STF: Tema 1.237 – É dever do Estado indenizar vítimas de bala perdida em operações policiais

Postado por: Francisco Ilídio Ferreira Rocha

Por: Maria Eduarda Borges Monteiro Costa

Neste mês de abril de 2024, o Supremo Tribunal Federal (STF) fixou a tese de que o Estado deve ser responsabilizado, na esfera cível, por mortes ou ferimentos causados a indivíduos vítimas de disparos de armas de fogo durante operações de segurança pública. Consequentemente, passa a ser obrigação do poder público indenizar financeiramente a vítima ou seus familiares.

O assunto em questão é o Recurso Extraordinário com Agravo (ARE) 1385315 e Repercussão Geral (Tema 1.237), que versa sobre a condenação e responsabilização do poder público ao pagamento de indenização por morte ou ferimento ocorrido durante confronto armado entre criminosos e as forças de segurança pública, quando não for possível determinar a origem do disparo.

O caso concreto se refere à morte de Vanderlei Conceição de Albuquerque, de 34 anos, em junho de 2015, atingido por projétil de arma de fogo dentro de casa, durante uma operação realizada pelo Exército no Complexo da Maré, no Rio de Janeiro. Por entenderem que a União e o Estado do Rio de Janeiro deveriam ser responsabilizados pelos danos que sofreram em razão do confronto armado no local, os familiares da vítima iniciaram ação de responsabilidade civil postulando indenização.

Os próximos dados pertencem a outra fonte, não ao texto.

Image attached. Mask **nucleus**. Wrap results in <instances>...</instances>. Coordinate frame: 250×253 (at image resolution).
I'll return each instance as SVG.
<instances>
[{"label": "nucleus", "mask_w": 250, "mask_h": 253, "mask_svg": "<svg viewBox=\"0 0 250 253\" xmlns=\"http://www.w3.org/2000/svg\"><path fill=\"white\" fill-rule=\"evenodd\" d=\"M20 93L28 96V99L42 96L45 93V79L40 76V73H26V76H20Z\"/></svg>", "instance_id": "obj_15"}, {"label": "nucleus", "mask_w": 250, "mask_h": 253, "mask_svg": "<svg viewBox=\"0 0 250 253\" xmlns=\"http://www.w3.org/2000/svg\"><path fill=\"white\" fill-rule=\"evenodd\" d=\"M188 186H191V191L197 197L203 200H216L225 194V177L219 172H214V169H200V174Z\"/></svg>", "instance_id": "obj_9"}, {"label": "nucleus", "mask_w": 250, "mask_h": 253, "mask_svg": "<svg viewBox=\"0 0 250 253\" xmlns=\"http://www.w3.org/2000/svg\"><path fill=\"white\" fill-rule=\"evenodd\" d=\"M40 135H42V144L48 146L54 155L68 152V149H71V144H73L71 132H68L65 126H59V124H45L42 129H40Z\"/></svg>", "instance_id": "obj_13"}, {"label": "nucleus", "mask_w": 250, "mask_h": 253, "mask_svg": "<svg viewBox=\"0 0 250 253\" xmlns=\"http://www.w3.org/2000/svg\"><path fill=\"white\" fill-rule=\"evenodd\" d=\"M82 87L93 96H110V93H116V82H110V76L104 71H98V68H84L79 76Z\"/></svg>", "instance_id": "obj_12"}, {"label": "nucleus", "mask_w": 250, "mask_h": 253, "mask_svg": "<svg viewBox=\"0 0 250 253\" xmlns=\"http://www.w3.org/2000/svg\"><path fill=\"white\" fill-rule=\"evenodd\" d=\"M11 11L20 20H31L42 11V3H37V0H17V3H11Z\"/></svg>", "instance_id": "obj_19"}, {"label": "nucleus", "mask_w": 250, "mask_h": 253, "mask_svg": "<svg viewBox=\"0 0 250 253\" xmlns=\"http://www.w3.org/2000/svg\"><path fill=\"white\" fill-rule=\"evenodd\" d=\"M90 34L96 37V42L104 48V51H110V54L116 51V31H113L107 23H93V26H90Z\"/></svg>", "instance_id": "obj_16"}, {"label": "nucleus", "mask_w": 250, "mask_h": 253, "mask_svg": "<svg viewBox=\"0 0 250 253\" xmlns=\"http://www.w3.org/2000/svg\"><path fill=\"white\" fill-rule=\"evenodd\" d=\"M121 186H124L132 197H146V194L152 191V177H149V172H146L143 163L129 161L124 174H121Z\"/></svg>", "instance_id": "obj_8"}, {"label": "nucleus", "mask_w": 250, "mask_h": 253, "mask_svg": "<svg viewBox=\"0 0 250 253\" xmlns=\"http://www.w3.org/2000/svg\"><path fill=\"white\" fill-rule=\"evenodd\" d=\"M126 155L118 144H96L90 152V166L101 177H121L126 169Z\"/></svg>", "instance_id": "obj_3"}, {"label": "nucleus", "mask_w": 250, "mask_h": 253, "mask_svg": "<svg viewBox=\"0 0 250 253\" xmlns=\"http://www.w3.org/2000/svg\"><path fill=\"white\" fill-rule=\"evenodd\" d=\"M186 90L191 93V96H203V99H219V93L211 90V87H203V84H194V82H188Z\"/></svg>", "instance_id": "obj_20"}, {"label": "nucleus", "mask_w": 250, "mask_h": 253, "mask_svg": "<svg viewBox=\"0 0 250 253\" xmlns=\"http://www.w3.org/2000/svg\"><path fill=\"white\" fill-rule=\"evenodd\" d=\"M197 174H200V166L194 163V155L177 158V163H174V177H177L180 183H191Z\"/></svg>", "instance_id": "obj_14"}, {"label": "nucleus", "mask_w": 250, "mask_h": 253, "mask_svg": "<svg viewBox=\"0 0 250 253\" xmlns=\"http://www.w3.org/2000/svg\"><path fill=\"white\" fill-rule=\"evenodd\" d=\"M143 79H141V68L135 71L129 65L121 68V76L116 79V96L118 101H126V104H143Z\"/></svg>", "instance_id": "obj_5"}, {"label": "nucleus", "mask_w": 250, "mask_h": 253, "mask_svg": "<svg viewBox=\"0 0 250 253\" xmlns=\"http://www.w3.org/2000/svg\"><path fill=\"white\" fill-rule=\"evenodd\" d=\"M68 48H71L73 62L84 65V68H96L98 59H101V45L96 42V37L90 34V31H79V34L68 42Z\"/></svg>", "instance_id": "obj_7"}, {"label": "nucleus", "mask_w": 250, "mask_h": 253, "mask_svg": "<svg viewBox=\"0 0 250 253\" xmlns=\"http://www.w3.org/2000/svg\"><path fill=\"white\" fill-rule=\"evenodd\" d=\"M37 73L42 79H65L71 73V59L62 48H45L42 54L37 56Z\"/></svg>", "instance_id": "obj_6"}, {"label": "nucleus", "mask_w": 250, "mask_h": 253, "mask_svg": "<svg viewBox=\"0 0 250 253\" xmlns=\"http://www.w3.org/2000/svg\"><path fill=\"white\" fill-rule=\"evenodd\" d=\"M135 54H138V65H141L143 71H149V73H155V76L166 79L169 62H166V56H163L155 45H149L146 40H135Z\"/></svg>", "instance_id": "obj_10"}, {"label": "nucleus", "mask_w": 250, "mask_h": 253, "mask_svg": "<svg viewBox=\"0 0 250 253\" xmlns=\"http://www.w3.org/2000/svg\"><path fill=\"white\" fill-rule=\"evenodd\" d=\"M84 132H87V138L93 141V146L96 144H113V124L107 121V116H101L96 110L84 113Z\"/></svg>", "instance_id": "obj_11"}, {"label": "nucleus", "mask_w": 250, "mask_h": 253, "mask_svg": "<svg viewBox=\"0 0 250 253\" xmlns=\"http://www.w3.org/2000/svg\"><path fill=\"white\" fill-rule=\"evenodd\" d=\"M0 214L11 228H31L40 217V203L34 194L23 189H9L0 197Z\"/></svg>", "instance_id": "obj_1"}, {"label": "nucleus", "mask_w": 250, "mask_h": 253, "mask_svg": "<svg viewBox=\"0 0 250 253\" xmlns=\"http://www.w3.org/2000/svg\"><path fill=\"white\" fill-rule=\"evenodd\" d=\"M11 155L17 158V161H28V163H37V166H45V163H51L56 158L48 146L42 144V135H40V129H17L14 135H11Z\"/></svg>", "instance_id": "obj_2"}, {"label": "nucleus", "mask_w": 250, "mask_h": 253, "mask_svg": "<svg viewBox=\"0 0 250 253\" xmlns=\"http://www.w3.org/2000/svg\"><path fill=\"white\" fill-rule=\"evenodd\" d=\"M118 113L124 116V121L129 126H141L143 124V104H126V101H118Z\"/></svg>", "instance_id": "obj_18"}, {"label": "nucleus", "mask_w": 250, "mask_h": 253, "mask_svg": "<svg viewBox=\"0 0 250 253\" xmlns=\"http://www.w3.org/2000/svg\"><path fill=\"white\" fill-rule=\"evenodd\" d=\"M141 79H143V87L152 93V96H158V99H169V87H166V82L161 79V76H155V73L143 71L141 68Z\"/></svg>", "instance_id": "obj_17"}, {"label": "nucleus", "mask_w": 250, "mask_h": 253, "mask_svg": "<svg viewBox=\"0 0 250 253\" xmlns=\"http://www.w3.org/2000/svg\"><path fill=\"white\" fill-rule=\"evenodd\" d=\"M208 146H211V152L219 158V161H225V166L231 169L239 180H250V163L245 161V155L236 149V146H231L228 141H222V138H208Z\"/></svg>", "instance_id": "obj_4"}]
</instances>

Ocorre que, durante a perícia realizada no processo, não se pôde concluir com certeza se o tiro que causou tamanha fatalidade foi disparado pelos militares do Exército que participaram da operação. Em razão disso, a grande discussão sobre o caso girava em torno do dever do Estado em pagar indenização por morte ou ferimento causado por bala perdida em operação de segurança pública, quando não for possível identificar a origem do tiro.

Por maioria (9×2), o Supremo Tribunal Federal determinou que a União deveria ser responsabilizada pela morte da vítima de bala perdida disparada durante operação militar realizada no Complexo da Maré, no Rio de Janeiro/RJ. Sobressaindo-se à falta de conclusão na perícia sobre a autoria do disparo, prevaleceu a interpretação de que, dado que a operação foi conduzida por uma força federal, a responsabilidade pela morte recai sobre a União.

Em seu voto, o relator Ministro Edson Fachin, condenou a União a pagar à família da vítima indenização no valor de R$ 500 mil (quinhentos mil reais) e também determinou o ressarcimento pelas despesas com o funeral e o pagamento de pensão vitalícia. A proposta foi confirmada pelo colegiado.

A decisão teve como base o fundamento de que o poder público é responsável por reparar os danos que seus agentes causarem às pessoas, seja por ação ou omissão (art. 37, § 6º, da CF/88). Assim, em caso de morte ou ferimento ocorrido em operação de segurança pública com o uso de armas de fogo, o poder público pode ser condenado a pagar indenização às vítimas ou aos seus familiares. A impossibilidade de identificar de onde partiu o disparo deve ser considerada pelo juiz ao avaliar o caso, mas não é suficiente para afastar a responsabilidade do poder público.

Igualmente, não é possível exigir que, para terem direito à indenização, a vítima ou seus familiares provem que o tiro foi dado pelo policial. O poder público é quem deve demonstrar que seus agentes não causaram a morte ou o ferimento. No caso analisado, como o poder público não provou que os agentes do Exército não causaram a morte, o Supremo Tribunal Federal reformou a decisão da origem para condenar a União (ente público do qual o Exército faz parte) a indenizar os familiares da vítima. O Estado do Rio de Janeiro, no entanto, não foi condenado porque a Polícia Militar (que faz parte do Estado-membro) não participava da operação quando ocorreu a morte.